I find it hard to read passages about God's answering prayer because I hardly ever pray. Very rarely. I do not struggle with reading my Bible. I don't struggle with listening to God; only talking. This (problem?) is very out of character with my personality. I don't struggle with finding things to say with friends or strangers. I don't struggle to keep a conversation going or to even make small talk.

Maybe I know that I can't make small talk with God. Maybe being in his presence just makes me realize how many of my words are unnecessary.

I've even tried writing down my prayers. They just turn into beautifully crafted essays, designed to make me look like a good writer. Or pray-er. Whatever I am.

I've also attempted to pray out loud. In the shower, while driving, etc. Often I turn off the radio and just sit in silence, waiting for the words to come.

What do I need? A good dose of "boldness" when I pray? He knows my heart, right? He knows what I'm thinking. He knows I struggle with prayer. Can't He just take my prayers out of my heart? Why isn't that ok?

I find comfort in the fact that I'm not alone in my prayerlessness. When I first found this quote I cried because it expresses what I feel every time I try to pray.
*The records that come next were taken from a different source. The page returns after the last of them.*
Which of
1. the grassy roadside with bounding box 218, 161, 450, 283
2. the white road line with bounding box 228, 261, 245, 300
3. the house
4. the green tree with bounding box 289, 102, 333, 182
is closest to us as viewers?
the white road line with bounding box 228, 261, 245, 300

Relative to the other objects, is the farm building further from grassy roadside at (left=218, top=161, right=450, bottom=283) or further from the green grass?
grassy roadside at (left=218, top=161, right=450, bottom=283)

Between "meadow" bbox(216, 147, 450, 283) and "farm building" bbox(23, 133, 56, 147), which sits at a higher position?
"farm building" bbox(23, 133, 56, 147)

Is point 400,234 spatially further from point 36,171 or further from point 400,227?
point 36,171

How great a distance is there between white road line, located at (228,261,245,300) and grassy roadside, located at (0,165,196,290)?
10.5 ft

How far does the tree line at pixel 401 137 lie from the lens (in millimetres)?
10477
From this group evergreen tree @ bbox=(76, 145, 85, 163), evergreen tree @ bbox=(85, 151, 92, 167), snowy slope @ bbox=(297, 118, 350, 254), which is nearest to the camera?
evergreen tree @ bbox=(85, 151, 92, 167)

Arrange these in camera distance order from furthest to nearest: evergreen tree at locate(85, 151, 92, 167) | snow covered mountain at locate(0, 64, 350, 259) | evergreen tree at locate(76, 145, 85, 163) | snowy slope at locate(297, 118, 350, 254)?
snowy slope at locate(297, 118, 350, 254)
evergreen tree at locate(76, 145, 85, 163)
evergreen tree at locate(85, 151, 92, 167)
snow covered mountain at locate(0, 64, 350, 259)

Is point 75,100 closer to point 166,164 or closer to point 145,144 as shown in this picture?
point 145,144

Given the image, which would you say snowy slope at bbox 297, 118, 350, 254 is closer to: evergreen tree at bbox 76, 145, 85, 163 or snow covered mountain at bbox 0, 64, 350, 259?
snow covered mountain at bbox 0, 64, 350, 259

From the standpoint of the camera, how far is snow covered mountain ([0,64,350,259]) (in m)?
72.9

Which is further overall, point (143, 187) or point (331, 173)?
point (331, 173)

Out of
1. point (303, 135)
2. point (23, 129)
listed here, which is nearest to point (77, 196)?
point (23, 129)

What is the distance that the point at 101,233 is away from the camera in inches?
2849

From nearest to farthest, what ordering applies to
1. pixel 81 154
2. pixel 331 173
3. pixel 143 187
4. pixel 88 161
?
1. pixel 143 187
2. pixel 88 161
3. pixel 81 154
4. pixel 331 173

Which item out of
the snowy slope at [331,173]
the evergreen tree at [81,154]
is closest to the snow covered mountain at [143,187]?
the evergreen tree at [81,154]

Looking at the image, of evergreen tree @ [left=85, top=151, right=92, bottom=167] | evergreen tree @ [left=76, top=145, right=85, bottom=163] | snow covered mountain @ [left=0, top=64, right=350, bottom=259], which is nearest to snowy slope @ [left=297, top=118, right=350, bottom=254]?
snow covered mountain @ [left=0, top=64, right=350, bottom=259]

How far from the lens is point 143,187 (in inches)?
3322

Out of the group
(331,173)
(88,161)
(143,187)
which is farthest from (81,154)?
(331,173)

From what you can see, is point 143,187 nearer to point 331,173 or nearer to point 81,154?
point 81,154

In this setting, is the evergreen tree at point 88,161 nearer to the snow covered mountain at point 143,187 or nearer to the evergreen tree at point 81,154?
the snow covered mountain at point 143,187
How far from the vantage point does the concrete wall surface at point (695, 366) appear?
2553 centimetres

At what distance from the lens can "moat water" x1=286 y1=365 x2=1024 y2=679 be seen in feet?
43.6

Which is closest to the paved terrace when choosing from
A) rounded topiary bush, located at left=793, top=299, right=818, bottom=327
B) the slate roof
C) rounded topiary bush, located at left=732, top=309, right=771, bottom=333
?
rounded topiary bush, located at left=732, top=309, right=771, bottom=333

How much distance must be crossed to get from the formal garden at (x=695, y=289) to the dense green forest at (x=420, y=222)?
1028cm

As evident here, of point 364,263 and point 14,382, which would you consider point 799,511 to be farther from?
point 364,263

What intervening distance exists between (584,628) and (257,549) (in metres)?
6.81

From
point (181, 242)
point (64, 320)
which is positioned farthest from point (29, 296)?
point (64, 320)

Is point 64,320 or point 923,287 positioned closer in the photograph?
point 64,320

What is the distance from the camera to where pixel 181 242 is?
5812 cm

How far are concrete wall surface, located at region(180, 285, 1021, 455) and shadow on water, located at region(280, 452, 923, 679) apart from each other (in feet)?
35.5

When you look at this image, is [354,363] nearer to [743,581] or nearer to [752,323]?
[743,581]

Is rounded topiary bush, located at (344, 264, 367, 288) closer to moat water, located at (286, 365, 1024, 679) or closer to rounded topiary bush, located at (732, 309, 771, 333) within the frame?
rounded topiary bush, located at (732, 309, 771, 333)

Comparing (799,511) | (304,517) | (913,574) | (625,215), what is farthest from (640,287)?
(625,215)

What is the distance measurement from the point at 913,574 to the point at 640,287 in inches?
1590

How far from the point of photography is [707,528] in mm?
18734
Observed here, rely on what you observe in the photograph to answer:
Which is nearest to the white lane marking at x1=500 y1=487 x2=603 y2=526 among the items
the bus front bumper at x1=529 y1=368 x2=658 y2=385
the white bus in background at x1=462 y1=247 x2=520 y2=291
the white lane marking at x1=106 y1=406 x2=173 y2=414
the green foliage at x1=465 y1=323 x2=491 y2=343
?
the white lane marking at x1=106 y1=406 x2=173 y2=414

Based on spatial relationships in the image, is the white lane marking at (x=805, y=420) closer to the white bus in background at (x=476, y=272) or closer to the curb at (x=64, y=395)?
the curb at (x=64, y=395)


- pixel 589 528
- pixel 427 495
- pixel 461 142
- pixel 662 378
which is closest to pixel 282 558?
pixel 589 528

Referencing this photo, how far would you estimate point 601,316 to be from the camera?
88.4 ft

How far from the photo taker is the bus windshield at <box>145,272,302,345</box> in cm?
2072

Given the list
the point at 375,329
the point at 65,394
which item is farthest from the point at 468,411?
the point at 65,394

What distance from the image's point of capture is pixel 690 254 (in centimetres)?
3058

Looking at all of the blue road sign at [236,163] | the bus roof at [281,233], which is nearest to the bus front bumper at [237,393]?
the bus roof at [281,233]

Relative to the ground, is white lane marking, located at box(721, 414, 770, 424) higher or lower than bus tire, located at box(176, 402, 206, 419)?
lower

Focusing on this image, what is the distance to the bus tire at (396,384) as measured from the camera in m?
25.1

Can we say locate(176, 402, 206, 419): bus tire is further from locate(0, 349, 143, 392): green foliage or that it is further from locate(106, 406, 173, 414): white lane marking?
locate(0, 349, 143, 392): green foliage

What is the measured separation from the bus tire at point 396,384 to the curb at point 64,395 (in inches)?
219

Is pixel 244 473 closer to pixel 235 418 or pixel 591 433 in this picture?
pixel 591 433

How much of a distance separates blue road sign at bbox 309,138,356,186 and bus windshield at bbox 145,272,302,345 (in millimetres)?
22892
"There is a moment between intending to pray and actually praying that is as dark and silent as any moment in our lives. It is the split second between thinking about praying and really praying. For some of us, this split second may last for decades. It seems, then, that the greatest obstacle to prayer is the simple nature of beginning. . . . How easy it is, and yet-- Between us and the possibility of prayer there seems to be a great gulf fixed: an abyss of our own making that separates us from God." --Emilie Griffin

Maybe the prayer that God finally answers, the one that I've waited for for so long, will be the one rasping deep down in my soul--that my prayers will finally have words.